_AUSGEWÄHLTER TEXT_.
IPS-Inter Press Service Deutschland GmbH
IPS-Tagesdienst vom 23. Februar 2015

Nahost: 'Zeigen, dass es uns gibt' - Beduinen in der Negev-Wüste wehren sich gegen Zerstörung ihrer Dörfer

von Silvia Boarini


Bild: © Silvia Boarini/IPS

Mariam Abu Madegham Al Turi und ihre Nichte im Zelt der Familie im Dorf Al Araqib in der Negev-Wüste
Bild: © Silvia Boarini/IPS

Al Araqib, Israel, 23. Februar (IPS) - Eine Kreuzung am Rande der Stadt Levahim in der nördlichen Negev-Wüste in Israel ist seit mehr als vier Jahren Schauplatz von Protesten gegen den Abriss von Beduinen-Siedlungen.

Jeden Sonntag finden sich dort die Bewohner der Ortschaft Araqib und Unterstützer hinter einem großem Transparent ein, auf dem in Englisch, Arabisch und Hebräisch zu lesen ist: "Stoppt die Zerstörung von Al Araqib!". Die Demonstranten klatschen rhythmisch in die Hände, während einige Jüngere rufen: "Juden und Araber können zusammenleben" und "Hört auf, unsere Häuser zu zerstören!"


In weniger als fünf Jahren acht Mal niedergewalzt

Im Januar war das von Israel nicht anerkannte Dorf Al Araqib zum achten Mal innerhalb von viereinhalb Jahren dem Erdboden gleichgemacht worden. Obwohl bisher nicht offiziell geklärt ist, wem das Land eigentlich gehört, legt der Staat Israel dort einen Wald an. Seit Generationen leben dort arabische Beduinen vom Volk der Al-Turi.

"Die Zeitungen hier berichten nicht über Al Araqib", sagt Mariam Abu Madegham Al Turi, die in dem Dorf lebt. "Mit unseren wöchentlichen Protesten wollen wir zeigen, dass es uns gibt. Das ist Teil unseres Widerstands."

Hin und wieder drücken Fahrer von Autos, die die Kreuzung passieren, aus Solidarität auf die Hupe. Wie das unabhängige arabisch-jüdische 'Negev Coexistence Forum' (NCF) in einem Bericht über die Zerstörung der Siedlungen in der Negev/Naqab-Wüste zeigt, ist Al Araqib bei weitem kein Einzelfall.

_BEREITGESTELLTE ANGABEN_.
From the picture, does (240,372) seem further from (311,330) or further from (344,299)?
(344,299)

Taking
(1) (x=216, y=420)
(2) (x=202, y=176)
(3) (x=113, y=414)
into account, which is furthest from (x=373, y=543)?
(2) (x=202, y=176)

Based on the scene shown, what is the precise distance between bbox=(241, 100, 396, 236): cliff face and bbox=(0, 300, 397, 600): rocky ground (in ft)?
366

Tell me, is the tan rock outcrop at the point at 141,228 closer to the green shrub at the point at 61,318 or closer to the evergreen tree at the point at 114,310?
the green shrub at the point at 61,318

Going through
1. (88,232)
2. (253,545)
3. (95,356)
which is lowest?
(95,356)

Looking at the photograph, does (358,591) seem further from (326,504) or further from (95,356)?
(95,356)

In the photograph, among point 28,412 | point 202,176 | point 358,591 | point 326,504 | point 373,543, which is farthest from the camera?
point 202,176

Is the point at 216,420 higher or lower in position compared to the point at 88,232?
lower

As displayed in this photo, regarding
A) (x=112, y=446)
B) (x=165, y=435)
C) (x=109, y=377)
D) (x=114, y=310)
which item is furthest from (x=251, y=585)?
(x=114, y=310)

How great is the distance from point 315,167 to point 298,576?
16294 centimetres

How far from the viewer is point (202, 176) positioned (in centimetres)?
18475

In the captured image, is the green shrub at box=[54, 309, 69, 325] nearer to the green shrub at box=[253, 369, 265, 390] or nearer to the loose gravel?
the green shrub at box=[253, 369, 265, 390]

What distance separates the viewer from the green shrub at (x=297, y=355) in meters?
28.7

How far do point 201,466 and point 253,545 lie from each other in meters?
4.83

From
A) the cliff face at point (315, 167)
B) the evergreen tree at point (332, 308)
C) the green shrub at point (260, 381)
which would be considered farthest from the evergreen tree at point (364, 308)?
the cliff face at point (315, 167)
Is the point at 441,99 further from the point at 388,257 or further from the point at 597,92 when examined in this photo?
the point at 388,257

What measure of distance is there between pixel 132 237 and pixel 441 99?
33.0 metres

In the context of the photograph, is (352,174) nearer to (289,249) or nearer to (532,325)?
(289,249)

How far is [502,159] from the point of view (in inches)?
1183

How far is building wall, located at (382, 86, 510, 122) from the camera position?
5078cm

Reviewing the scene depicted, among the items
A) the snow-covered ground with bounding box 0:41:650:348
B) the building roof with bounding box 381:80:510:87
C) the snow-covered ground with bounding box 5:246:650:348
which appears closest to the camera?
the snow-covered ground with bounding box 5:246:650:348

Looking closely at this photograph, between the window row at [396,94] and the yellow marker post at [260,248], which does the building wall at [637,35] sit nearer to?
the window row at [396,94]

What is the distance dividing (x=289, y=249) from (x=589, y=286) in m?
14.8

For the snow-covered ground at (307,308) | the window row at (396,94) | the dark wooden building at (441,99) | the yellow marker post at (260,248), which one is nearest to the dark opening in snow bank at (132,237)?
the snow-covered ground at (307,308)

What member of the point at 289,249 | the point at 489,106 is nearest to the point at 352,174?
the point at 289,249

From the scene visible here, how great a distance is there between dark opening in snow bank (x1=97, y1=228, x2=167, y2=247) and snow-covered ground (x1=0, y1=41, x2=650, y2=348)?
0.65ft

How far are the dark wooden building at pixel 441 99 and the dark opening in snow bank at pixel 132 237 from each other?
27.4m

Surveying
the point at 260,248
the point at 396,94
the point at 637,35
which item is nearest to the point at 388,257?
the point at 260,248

_KURZER AUFTRAG 1_. Nenne alle Sprachen, in denen laut dem Text über Al Araqib das Transparent der Demonstranten beschriftet ist.
_KURZER AUFTRAG 2_. Bitte gib aus den Zeilen alles von der Zeile mit „What member of“ bis zum Ende der Zeilen unverändert wieder, beide Enden eingeschlossen.
Der Text und die Zeilen sind voneinander unabhängiges Material.

_KORREKTE AUSGABE 1_. Englisch, Arabisch, Hebräisch

_KORREKTE AUSGABE 2_.
What member of the point at 289,249 | the point at 489,106 is nearest to the point at 352,174?
the point at 289,249

From the scene visible here, how great a distance is there between dark opening in snow bank (x1=97, y1=228, x2=167, y2=247) and snow-covered ground (x1=0, y1=41, x2=650, y2=348)?
0.65ft

How far are the dark wooden building at pixel 441 99 and the dark opening in snow bank at pixel 132 237 from each other?
27.4m

Surveying
the point at 260,248
the point at 396,94
the point at 637,35
which item is nearest to the point at 388,257?
the point at 260,248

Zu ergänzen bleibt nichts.